Il loro amore era però risolutamente ostacolato dalla famiglia della ragazza che avrebbe preferito per lei un partito migliore di quanto non costituisse quel modesto pastore, costretto ogni anno ad andare in cerca di lavoro, accudendo a pecore e capre che si faceva affidare da allevatori della zona per portarle a pascolare sulle montagne dell’alta Valle Brembana. La ragazza era stata da tempo promessa dal padre a un proprietario di fucine della Val Fondra, piuttosto attempato e per nulla piacente, ma assai ricco e influente nella vita politica ed economica della zona. Come si sa, in queste faccende nemmeno le lacrime più strazianti e le suppliche più insistenti possono sortire un qualche effetto, e così l’infelice ragazza, dopo aver inutilmente dato fondo a tutte le sue risorse di convincimento, dovette prendere atto, con il più grande sconforto, che il suo destino era segnato e la condannava a passare il resto della sua vita accanto ad un uomo che non amava e non avrebbe mai amato.

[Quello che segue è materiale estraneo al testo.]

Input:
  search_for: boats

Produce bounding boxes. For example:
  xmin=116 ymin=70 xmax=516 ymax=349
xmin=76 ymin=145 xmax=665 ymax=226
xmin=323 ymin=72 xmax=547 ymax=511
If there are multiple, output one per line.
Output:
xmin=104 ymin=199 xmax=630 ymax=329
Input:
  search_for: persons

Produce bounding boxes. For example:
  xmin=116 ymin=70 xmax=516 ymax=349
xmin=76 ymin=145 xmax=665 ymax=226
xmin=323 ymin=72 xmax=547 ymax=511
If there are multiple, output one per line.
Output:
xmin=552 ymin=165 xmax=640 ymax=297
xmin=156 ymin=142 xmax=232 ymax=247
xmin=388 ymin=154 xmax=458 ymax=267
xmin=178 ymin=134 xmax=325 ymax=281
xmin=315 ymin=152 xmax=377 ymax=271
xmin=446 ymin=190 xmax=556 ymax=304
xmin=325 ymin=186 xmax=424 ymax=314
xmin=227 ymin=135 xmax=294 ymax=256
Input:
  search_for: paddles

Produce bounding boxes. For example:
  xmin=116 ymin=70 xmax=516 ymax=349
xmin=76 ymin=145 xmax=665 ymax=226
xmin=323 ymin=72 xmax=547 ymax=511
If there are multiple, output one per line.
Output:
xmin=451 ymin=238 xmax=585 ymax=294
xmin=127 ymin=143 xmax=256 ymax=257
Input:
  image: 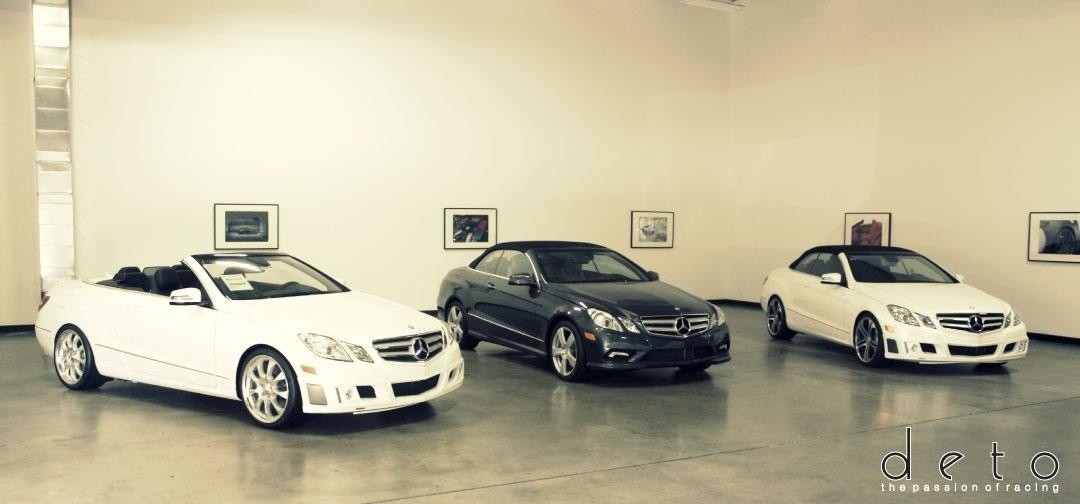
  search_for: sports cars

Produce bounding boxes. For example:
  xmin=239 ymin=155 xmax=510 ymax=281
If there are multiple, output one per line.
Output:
xmin=757 ymin=243 xmax=1030 ymax=376
xmin=32 ymin=248 xmax=466 ymax=429
xmin=435 ymin=239 xmax=733 ymax=386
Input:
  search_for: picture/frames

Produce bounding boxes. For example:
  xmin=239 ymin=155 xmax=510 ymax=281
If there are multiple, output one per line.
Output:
xmin=443 ymin=207 xmax=497 ymax=248
xmin=1027 ymin=210 xmax=1080 ymax=263
xmin=630 ymin=210 xmax=674 ymax=248
xmin=214 ymin=202 xmax=279 ymax=249
xmin=844 ymin=212 xmax=891 ymax=247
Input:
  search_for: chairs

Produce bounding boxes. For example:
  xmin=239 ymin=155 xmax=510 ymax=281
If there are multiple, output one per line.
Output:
xmin=149 ymin=264 xmax=247 ymax=296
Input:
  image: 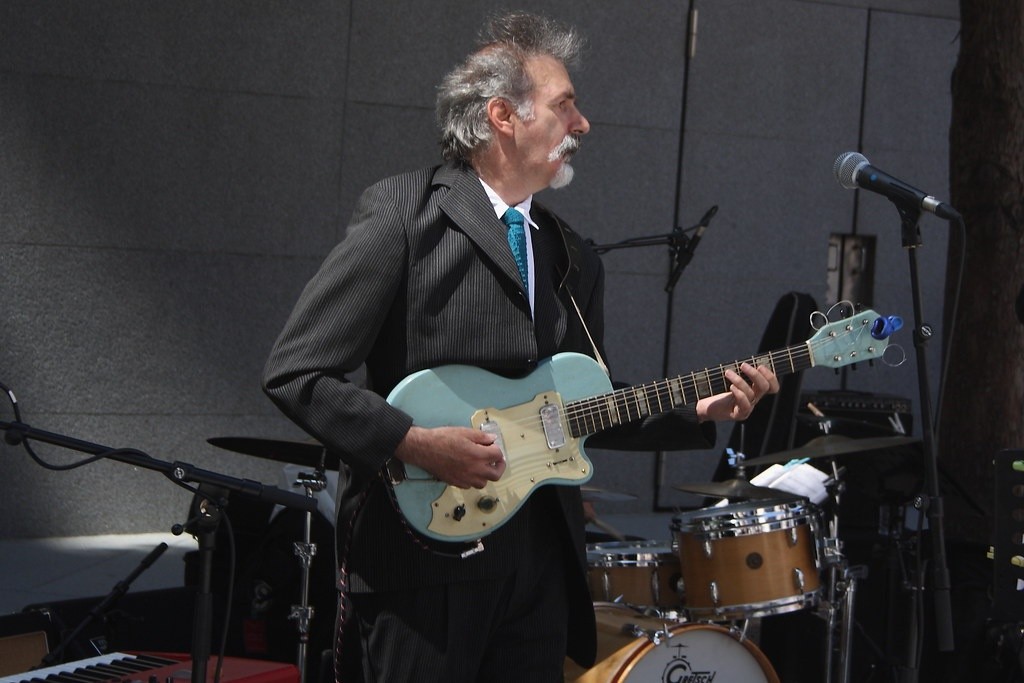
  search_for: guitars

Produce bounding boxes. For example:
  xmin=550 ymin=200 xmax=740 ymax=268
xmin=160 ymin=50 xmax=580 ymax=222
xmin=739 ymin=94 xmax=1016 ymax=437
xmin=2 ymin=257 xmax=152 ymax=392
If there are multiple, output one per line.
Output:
xmin=379 ymin=300 xmax=908 ymax=560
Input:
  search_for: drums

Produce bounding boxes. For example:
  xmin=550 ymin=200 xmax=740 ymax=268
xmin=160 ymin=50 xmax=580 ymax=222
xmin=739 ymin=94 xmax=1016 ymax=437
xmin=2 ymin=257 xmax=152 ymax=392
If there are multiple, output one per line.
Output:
xmin=668 ymin=494 xmax=825 ymax=622
xmin=585 ymin=539 xmax=681 ymax=612
xmin=561 ymin=600 xmax=780 ymax=683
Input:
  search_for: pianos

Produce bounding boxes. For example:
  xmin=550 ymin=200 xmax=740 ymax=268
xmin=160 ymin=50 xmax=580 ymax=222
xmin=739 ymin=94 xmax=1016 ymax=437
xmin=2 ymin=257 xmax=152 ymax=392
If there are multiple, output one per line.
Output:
xmin=0 ymin=649 xmax=301 ymax=683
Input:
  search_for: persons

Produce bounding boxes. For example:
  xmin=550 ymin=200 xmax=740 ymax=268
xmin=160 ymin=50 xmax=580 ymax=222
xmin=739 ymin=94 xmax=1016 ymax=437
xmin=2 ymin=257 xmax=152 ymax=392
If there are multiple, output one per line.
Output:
xmin=259 ymin=7 xmax=781 ymax=682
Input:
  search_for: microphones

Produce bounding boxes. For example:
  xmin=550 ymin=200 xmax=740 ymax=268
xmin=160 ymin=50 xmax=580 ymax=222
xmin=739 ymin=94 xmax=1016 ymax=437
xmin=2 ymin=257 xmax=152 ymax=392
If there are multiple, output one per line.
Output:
xmin=832 ymin=152 xmax=961 ymax=221
xmin=665 ymin=209 xmax=713 ymax=294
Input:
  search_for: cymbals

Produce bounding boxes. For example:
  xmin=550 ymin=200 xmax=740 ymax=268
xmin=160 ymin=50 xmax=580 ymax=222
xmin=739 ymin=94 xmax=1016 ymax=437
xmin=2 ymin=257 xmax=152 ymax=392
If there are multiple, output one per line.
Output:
xmin=670 ymin=479 xmax=797 ymax=498
xmin=732 ymin=433 xmax=923 ymax=466
xmin=206 ymin=436 xmax=342 ymax=471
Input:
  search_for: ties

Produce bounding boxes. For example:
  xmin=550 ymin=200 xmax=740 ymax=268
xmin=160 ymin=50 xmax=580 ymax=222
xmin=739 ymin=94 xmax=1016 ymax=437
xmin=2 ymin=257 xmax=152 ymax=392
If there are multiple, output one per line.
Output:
xmin=502 ymin=207 xmax=528 ymax=294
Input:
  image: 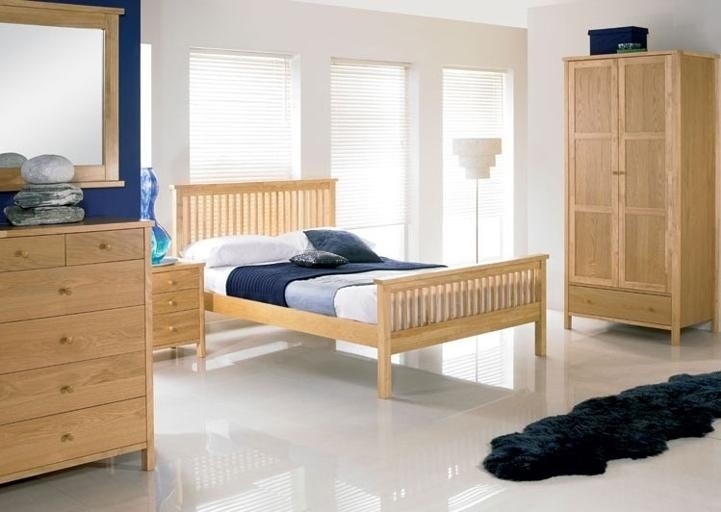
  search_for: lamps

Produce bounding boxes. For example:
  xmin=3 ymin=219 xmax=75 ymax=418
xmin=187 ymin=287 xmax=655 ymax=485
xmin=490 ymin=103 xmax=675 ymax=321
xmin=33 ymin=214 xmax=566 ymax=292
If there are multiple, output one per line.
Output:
xmin=451 ymin=138 xmax=503 ymax=263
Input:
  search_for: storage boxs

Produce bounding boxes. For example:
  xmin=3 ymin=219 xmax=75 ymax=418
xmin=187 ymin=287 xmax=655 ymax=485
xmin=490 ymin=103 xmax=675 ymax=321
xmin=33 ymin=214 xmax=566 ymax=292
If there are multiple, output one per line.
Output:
xmin=587 ymin=25 xmax=649 ymax=55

Così, mentre si avvicinava il giorno delle nozze, fissate in tutta fretta, proprio per togliere di mezzo ogni possibile interferenza nei programmi prestabiliti, l’infelice ragazza trascinava stancamente le sue giornate, monotone e senza speranza, tutta sola, chiusa nella sua cameretta, con le mani abbandonate in grembo e gli occhi persi nello spazio indefinito, sospirando l’amore impossibile per il suo bel pastorello. Costui nel frattempo si trovava sui monti col suo gregge ed era ben consapevole dei progetti che riguardavano la sua amata, dai quali era stato drasticamente escluso con la perentoria minaccia di non farsi più vedere dalle parti di Branzi, se ci teneva alla sua vita. Ma come accade sovente, specie nelle leggende, la ragazza non si rassegnava a perdere il suo amore, così cominciò a non mangiare più e a dar segni di squilibrio mentale, al punto da sembrare uscita di senno. Il padre ricorse a ogni mezzo per riavere la figlia in buona salute, interpellò tutti i medici della valle e scese fino a Bergamo per consultarsi con i luminari di allora, ma non ottenne nessun risultato.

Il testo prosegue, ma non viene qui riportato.